Boston-based Utile Design took the lead on conducting the study, which identified two interior spaces that urgently needed work: the building’s main lobby, renovated by Utile in July 2017, and the City Council Chamber, refurbished last October. Utile’s redesign of the lobby vastly improves lighting in the space, which was previously dark and forebidding, and also introduces such visitor-friendly amenities as curvilinear wood benches and a coffee bar. Finegold Alexander Architects, another local firm, was tapped to refresh the City Council Chamber.
“It was depressing to see how the building had degenerated over the years,” says firm senior principal Jim Alexander. The room had poor lighting and acoustics; the seating area for City Council members was awkwardly sunk 2 feet into the floor; and, most significantly, the space lacked proper ADA accessibility.
Alexander likens the chamber to an ancient Greek agora—a civic meeting place rife with symbolism. “With the sunken seating, there was a lack of intimacy between the lawmakers and the people,” he says. “It needed to be both an intimate and participatory space. It also needed to regain its original power.”
The council seating is now flush with the rest of the floor. The City Council president’s podium and the citizens’ are more accessible and adjustable, to accommodate seated and standing speakers. The room’s coffered ceiling features LED lighting along the perimeter of each panel, and the architects introduced new materials, including wood and bronze on the tables and in the railings, “as a counterpoint to all of the cast-in-place concrete,” Alexander says. Blue drapery in the room both adds color and performs acoustically.

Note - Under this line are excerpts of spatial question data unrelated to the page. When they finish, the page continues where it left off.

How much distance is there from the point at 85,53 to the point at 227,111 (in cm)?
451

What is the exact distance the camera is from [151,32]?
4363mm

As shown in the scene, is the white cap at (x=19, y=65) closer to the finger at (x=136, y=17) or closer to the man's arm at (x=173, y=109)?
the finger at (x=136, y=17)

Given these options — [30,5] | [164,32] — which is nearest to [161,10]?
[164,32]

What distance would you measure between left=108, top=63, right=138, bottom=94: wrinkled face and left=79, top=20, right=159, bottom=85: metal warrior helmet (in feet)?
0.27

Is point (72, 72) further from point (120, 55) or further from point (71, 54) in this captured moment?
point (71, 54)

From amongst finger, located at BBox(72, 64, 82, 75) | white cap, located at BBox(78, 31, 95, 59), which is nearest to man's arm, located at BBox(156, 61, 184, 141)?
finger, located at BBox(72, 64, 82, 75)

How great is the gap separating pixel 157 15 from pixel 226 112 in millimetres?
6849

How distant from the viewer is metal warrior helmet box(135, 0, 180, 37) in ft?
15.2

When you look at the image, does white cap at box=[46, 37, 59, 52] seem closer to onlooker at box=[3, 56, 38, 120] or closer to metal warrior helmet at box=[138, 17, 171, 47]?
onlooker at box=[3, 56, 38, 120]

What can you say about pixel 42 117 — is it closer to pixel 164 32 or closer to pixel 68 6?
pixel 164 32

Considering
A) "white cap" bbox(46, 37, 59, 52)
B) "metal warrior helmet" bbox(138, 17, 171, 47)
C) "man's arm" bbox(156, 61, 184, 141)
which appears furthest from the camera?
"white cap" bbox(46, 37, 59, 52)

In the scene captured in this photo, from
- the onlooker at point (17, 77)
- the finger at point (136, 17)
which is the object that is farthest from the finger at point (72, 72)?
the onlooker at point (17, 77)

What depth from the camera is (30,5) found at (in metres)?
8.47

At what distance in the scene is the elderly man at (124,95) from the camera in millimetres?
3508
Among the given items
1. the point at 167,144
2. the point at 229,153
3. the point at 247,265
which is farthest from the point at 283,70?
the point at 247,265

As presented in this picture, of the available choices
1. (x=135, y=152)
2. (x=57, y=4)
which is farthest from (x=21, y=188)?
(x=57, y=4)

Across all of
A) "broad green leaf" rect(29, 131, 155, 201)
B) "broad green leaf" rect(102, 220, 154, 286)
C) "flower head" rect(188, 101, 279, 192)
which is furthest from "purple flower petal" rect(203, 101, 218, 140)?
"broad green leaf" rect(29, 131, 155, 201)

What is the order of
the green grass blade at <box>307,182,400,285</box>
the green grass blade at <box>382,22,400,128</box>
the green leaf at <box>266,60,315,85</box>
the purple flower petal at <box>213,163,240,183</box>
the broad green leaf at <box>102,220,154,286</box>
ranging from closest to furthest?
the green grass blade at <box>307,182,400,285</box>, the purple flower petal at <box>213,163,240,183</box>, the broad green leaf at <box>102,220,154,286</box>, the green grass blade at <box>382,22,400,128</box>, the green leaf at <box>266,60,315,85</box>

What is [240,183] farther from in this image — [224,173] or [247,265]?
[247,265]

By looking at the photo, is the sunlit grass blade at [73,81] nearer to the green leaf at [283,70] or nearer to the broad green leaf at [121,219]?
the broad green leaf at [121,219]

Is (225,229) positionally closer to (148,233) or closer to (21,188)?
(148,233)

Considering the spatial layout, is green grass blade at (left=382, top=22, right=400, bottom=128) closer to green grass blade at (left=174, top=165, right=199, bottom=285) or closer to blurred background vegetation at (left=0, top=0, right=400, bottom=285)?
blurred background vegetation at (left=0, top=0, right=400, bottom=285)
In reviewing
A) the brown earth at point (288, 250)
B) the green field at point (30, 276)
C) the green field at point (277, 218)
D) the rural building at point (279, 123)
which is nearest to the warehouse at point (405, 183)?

By chance, as he was working on the chamber, Alexander ran into Michael McKinnell—one of the building’s original architects. “I was feeling a little intimidated when explaining our role,” Alexander says. “Then he said, ‘What a relief you’re doing that!’ ”

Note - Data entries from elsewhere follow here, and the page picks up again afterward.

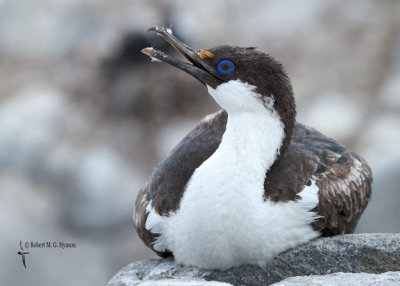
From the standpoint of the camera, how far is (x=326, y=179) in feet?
20.3

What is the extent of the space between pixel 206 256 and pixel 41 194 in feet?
27.8

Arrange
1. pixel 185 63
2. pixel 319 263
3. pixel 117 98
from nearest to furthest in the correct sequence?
pixel 319 263
pixel 185 63
pixel 117 98

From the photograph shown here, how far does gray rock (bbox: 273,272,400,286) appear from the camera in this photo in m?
4.80

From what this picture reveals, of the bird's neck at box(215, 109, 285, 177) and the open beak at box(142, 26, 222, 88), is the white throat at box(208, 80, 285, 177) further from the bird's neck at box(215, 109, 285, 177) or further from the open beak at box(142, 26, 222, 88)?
the open beak at box(142, 26, 222, 88)

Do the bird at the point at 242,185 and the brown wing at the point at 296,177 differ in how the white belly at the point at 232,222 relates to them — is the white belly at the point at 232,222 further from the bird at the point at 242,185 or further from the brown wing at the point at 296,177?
the brown wing at the point at 296,177

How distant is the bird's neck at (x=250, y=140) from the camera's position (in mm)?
5730

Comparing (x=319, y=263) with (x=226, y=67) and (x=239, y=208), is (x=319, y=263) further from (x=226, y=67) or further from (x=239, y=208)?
(x=226, y=67)

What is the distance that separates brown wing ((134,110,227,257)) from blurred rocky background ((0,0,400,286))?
5969 millimetres

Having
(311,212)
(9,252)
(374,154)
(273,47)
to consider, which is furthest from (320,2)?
(311,212)

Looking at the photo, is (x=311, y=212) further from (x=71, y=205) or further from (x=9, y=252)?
(x=71, y=205)

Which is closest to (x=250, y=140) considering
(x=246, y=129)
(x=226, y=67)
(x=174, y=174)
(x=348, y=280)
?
(x=246, y=129)

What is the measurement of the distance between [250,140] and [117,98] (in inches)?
374

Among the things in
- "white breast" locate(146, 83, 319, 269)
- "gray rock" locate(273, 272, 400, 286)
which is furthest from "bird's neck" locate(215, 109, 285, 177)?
"gray rock" locate(273, 272, 400, 286)

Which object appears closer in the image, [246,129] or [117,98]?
[246,129]
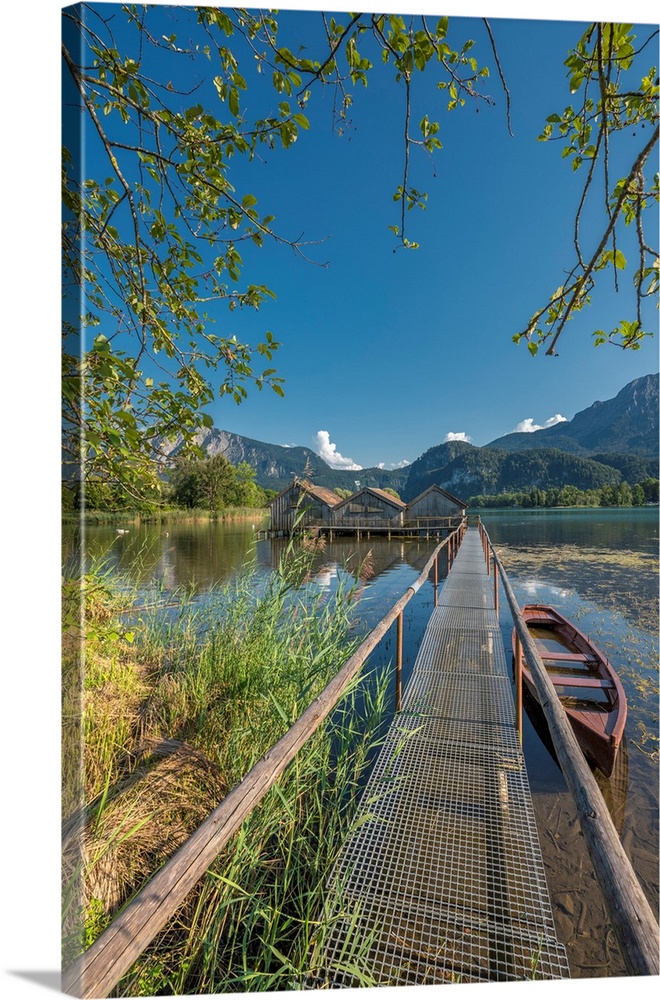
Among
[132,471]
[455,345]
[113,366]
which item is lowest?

The exterior plaza will be a bit more challenging to adapt to modern needs. According to the Rethink City Hall report, the renewed exterior space should “return to its rightful place at the forefront of urban activity” and “serve as a site of vibrant public engagement with government.” Historically, the plaza has hosted both contentious and triumphant gatherings, from protests in the 1970s over public school–desegregation busing, to present-day celebrations of the Red Sox World Series wins.
The city issued a request for qualifications in early 2018 for the plaza renovation, selecting Sasaki Associates of Watertown, Massachusetts, in May 2018. Sasaki’s plans have not been released, and the firm declined to comment for this article, but the city has indicated construction is expected to begin this year.

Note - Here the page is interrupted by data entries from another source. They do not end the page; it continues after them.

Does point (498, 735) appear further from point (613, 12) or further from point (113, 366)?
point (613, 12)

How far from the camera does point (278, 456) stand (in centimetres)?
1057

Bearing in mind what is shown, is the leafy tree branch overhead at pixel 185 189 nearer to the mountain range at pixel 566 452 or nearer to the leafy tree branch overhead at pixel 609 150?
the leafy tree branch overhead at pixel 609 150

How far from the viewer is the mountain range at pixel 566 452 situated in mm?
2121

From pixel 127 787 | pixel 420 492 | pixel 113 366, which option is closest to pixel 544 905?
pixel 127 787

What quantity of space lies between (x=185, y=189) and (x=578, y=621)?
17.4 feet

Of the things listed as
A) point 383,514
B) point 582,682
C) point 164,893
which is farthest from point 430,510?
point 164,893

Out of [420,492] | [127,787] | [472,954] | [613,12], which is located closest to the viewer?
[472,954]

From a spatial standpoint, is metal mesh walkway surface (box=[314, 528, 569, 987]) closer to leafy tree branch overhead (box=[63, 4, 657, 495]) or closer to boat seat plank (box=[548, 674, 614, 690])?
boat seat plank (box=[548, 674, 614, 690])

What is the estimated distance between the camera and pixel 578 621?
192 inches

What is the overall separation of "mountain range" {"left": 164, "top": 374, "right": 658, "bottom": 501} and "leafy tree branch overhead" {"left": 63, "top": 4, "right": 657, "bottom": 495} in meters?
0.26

Phase I of the master plan calls for completion of the plaza’s southern end by 2020, with its northern portion to follow by 2022. Other high-priority repairs to the building—such as replacing aging mechanical, electrical, and plumbing fixtures—are set to be completed within this time frame too.
For all its controversial history, City Hall holds a certain deep, if paradoxical, place in the hearts of Bostonians. “We have a love/hate relationship with the building,” says Alexander. “But it’s great to see that it has finally turned the corner.”